Sa voix fut comme une douche à la fois froide et brûlante qui le poussa à se tendre comme il ne l'avait jamais été. Celle-ci, il ne la connaissait pas ; trop rauque, pas la même mesure ni la même nuance. Il ne l'avait jamais entendu, pourtant l'intonation qu'elle portait le transperça comme une flèche car il n'y avait qu'une personne sur cette terre pour lui parler comme ça. Pour s'adresser à lui comme s'il était encore l'adolescent timide qu'on embêtait dans les couloirs, celui qu'il voyait comme la septième merveille du monde même si des années après, il ne comprenait toujours pas pourquoi.
La mer s'écrasait toujours à ses pieds et quand Octavius se retourna, il comprit aussitôt qu'en vérité il l'avait tout même attendu. Au moment où il était entré dans ce village, il avait attendu ce moment en espérant que William Gauthier s'y trouve encore. Qu'il ne soit pas parti, qu'il n'ait pas disparu dans la nature, qu'il ne l'ait pas laissé, d'une certaine façon, seul avec ses démons.
Plus grand et plus barbu, il l'observait avec un petit air tranquille qui lui sembla vraiment étrange sur le moment. Les mains dans les poches de son vieux jean, portant ce t-shirt aux couleurs bariolées, il semblait attendre quelque chose – quelque chose qu'Octavius n'avait très certainement pas.
– Et j'avais raison, ajouta-t-il.
Il lui sembla que sa voix venait de loin, et soudain Octavius réalisa que c'était réel. Qu'il était vraiment là, sur cette plage, et que sa chienne s'était précipitée vers William comme s'ils étaient de vieux amis. Elle n'était pas censée le trahir avec le premier inconnu venu.
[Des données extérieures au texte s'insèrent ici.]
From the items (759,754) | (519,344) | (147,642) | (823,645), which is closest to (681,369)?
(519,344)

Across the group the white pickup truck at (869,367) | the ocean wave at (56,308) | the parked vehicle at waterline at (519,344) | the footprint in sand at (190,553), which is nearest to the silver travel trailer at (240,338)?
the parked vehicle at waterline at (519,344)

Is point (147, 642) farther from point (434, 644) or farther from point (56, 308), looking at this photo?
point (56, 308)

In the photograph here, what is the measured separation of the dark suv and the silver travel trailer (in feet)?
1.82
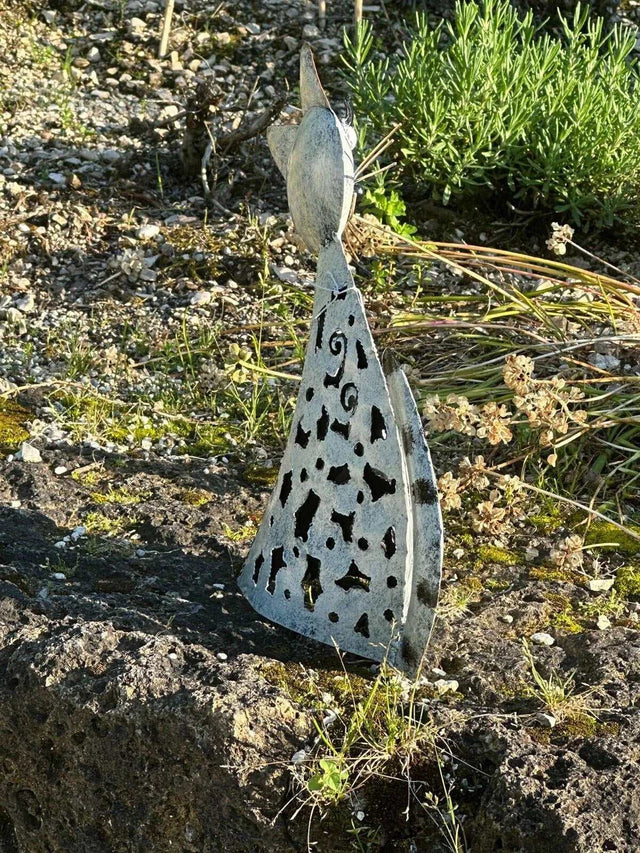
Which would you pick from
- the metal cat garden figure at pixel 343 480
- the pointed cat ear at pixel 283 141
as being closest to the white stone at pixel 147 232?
the pointed cat ear at pixel 283 141

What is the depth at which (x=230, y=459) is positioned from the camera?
10.7 ft

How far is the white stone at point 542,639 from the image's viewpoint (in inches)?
95.0

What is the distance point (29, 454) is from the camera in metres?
3.11

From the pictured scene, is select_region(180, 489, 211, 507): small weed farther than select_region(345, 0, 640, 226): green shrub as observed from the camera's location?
No

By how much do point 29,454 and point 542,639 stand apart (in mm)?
1494

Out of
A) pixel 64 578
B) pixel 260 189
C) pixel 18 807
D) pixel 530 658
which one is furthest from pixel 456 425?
pixel 260 189

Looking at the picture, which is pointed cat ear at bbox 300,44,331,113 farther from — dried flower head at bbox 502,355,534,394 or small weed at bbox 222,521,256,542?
small weed at bbox 222,521,256,542

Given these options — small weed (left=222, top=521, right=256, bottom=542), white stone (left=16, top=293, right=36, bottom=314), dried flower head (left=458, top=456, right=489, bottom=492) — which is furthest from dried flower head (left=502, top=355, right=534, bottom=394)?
white stone (left=16, top=293, right=36, bottom=314)

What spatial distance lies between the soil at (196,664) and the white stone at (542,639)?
29 millimetres

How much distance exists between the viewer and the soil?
1.99 meters

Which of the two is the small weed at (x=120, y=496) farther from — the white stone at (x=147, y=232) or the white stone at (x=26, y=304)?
the white stone at (x=147, y=232)

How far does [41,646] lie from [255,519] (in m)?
0.80

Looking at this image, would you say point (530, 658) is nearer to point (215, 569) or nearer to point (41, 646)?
point (215, 569)

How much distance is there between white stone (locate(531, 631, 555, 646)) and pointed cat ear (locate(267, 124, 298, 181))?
1.12 metres
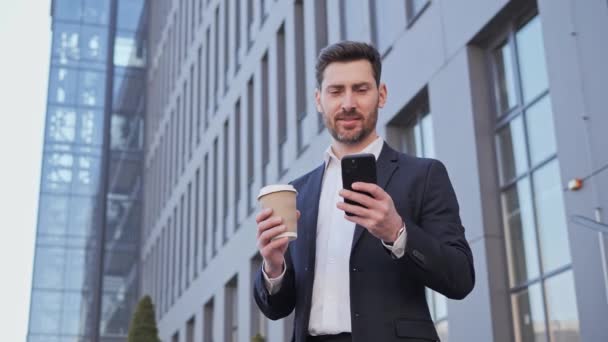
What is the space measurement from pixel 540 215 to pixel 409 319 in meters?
7.79

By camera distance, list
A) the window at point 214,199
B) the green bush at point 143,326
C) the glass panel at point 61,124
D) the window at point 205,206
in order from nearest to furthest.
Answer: the green bush at point 143,326 → the window at point 214,199 → the window at point 205,206 → the glass panel at point 61,124

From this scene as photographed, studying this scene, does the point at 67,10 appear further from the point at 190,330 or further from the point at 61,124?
the point at 190,330

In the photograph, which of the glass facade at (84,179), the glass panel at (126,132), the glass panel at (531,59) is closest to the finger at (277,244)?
the glass panel at (531,59)

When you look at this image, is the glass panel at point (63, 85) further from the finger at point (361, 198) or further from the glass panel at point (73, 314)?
the finger at point (361, 198)

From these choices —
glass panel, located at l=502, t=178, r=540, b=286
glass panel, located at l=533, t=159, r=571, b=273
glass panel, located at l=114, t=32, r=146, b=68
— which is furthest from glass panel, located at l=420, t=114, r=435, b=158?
glass panel, located at l=114, t=32, r=146, b=68

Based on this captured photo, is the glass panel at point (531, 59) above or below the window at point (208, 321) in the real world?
above

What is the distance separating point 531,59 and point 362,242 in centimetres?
826

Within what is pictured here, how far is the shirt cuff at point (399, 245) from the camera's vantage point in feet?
8.94

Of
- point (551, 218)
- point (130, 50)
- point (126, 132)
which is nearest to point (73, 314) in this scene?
point (126, 132)

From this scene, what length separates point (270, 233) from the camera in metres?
2.87

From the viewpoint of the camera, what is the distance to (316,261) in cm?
309

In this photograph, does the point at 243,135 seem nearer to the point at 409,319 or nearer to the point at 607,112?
the point at 607,112

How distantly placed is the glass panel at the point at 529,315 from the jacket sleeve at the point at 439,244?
7.44 m

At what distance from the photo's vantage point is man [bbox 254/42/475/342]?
2.78 meters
Il eut froid, tout à coup.
– Comment tu savais que j'étais là ?
Sa voix sortie de manière aussi effacée que d'habitude, et il se demanda s'il n'allait pas devoir répéter. Il ne le voulait pas, il n'était pas sûr d'en avoir la force. Mais William releva la tête, arrêta de caresser la chienne, et recommença à lui faire ce petit sourire qu'il ne comprenait pas.
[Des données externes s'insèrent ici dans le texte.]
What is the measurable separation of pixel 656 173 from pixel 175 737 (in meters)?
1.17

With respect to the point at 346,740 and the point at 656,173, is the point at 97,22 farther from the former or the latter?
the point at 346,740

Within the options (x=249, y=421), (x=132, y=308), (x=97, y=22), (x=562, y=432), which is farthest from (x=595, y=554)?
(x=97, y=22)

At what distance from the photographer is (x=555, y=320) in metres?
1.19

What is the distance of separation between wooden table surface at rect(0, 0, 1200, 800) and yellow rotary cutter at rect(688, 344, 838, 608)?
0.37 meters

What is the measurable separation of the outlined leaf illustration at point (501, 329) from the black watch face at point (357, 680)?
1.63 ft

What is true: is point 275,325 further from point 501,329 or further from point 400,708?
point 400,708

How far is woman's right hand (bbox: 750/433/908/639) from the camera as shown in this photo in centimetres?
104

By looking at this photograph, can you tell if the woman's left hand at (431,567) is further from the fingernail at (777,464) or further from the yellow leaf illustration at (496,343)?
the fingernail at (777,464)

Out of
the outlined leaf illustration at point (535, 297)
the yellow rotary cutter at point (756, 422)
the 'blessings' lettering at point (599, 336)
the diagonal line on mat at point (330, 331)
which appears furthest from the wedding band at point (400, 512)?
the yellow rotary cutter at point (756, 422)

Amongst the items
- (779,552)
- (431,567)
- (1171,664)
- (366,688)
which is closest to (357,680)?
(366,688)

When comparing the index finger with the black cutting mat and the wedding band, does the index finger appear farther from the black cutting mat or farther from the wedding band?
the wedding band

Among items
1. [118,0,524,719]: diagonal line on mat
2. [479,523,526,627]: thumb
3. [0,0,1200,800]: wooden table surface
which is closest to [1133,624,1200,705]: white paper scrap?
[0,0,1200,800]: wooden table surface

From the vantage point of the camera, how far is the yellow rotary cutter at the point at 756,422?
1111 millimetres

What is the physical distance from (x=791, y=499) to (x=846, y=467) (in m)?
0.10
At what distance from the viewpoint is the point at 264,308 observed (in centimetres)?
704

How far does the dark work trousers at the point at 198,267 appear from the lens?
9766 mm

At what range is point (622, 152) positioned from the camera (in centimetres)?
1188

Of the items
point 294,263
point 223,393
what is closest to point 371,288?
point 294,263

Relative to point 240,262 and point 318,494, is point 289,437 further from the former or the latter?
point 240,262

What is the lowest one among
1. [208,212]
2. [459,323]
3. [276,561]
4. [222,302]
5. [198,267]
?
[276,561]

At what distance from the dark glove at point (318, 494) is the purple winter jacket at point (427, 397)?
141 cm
– C'est un petit village, tu sais. Tout le monde se connaît ; Mika et Killian sont de vraies commères, ils connaissent Blaize, qui lui connaît tout le village, et il y a eu l'enterrement et le supermarché et Killian qui répétait qu'il y avait enfin un fantôme dans l'hôtel. Du coup, maintenant il y a une rumeur comme quoi le petit-fils de Sophia serait en fait un auteur super connu qui a disparu des radars il y a six mois, qui revient au village après des années d'absence, et Killian est vraiment déçu. Enfin, voilà quoi.
Il haussa les épaules, et fit deux pas en avant. En voyant qu'Octavius ne reculait pas, il en fit trois autres.
– Je suis désolé pour ta grand-mère. Elle était vraiment particulière, comme femme.
Quand il arriva en face de lui, juste à la limite de l'eau, il attendit qu'Octavius fasse de même. Qu'il s'avance à son tour pour parler du bon vieux temps, pour qu'il l'entende évoquer sa nouvelle vie d'homme marié – parce qu'il n'y avait aucune chance pour que William soit encore seul, soit encore celui qu'il avait connu – et pour qu'il fasse comme si tout allait bien. Il ne bougea pas, et compta deux mètres entre eux.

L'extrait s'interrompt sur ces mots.